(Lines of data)
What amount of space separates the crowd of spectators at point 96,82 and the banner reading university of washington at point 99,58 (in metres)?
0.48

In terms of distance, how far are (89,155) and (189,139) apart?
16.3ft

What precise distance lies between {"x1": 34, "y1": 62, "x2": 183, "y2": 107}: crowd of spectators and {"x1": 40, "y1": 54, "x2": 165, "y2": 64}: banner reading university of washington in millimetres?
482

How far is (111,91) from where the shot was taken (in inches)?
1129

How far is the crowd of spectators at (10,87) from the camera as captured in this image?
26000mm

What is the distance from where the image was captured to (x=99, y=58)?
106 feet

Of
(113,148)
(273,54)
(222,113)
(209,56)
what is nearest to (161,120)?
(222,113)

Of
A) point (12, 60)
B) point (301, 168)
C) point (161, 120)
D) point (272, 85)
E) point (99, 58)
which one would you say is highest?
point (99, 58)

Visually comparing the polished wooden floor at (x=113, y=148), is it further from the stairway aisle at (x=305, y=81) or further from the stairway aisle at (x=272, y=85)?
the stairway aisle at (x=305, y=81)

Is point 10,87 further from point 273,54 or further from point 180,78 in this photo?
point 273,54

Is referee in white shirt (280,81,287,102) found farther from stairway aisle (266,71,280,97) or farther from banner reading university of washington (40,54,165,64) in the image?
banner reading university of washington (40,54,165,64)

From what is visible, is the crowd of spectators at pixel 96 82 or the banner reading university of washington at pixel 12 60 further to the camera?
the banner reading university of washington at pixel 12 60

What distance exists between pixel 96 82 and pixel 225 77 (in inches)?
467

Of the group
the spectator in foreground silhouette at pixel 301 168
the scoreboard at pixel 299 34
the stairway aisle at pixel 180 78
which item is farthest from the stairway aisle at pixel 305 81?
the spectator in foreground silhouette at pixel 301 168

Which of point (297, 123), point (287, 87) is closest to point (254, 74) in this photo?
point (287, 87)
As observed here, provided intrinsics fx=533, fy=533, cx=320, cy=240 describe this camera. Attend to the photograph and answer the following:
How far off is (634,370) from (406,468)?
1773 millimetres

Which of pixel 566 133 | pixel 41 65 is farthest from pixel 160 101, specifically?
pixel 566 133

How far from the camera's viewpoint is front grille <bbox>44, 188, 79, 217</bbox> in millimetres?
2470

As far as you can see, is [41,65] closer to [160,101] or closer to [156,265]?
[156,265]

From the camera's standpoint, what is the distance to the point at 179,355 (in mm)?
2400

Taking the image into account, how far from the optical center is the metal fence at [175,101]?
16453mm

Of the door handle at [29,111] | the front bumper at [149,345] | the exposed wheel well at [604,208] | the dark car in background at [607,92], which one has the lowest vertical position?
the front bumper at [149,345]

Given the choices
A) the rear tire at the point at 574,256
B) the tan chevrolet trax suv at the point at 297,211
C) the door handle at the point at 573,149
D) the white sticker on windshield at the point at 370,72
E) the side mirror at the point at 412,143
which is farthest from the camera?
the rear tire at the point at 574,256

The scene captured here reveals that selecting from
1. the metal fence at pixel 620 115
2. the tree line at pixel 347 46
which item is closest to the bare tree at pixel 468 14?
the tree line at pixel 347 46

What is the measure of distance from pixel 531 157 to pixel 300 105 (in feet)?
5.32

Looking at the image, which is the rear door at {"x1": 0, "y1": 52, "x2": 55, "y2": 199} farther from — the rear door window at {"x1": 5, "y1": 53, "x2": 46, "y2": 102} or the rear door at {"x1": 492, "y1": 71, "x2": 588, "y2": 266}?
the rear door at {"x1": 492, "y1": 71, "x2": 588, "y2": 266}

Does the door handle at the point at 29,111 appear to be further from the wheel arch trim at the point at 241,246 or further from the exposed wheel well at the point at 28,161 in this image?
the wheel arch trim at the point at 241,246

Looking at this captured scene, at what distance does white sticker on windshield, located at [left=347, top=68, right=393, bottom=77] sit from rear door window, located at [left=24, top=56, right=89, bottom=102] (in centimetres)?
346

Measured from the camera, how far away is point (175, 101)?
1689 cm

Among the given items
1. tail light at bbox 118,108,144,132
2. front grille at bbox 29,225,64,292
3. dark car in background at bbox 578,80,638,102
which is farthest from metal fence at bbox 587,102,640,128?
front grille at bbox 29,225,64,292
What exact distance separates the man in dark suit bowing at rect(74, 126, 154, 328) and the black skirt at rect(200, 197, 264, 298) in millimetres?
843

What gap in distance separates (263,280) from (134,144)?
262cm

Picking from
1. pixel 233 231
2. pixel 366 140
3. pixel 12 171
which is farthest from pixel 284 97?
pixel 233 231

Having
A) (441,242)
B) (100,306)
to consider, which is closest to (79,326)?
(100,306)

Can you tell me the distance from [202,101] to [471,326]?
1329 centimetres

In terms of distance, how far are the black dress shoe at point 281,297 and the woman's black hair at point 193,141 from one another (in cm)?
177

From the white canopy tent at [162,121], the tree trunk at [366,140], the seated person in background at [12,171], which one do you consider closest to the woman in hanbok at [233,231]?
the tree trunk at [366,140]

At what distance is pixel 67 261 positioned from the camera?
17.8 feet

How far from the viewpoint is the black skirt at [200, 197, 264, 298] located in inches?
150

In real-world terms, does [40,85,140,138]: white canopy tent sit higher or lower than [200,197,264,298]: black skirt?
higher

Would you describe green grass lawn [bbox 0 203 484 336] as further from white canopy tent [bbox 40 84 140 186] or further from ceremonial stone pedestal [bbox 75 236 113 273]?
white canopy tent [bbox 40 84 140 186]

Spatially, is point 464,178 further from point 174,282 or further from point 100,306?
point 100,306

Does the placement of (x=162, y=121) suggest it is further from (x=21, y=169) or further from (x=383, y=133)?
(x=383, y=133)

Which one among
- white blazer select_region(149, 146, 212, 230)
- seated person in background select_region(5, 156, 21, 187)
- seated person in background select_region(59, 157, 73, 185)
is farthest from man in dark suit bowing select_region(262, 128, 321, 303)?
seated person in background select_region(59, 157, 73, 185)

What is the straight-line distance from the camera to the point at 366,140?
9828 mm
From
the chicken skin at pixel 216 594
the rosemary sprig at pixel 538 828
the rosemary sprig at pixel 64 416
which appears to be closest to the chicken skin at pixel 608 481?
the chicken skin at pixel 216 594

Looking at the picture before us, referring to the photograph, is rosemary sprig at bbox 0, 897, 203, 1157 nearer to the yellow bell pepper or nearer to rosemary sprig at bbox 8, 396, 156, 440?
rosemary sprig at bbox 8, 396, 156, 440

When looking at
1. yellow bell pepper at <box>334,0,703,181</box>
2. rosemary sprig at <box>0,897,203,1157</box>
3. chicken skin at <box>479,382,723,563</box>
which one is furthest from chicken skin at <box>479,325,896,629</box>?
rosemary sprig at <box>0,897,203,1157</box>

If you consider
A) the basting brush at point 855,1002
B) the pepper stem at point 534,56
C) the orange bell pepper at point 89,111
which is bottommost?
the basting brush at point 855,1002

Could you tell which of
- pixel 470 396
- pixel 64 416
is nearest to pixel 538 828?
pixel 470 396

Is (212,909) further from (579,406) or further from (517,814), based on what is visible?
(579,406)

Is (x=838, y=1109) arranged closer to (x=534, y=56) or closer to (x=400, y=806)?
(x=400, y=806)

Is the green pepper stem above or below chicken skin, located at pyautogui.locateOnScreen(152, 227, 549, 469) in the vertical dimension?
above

What the task asks: Please swap "green pepper stem" for "pepper stem" and write out everything from the line containing "Is (x=838, y=1109)" down to the end of the records, leaving all else unchanged.

Response to the exercise:
Is (x=838, y=1109) arranged closer to (x=534, y=56) or closer to (x=400, y=806)?
(x=400, y=806)

Is the pepper stem above or below chicken skin, located at pyautogui.locateOnScreen(152, 227, 549, 469) in the vertical dimension?
above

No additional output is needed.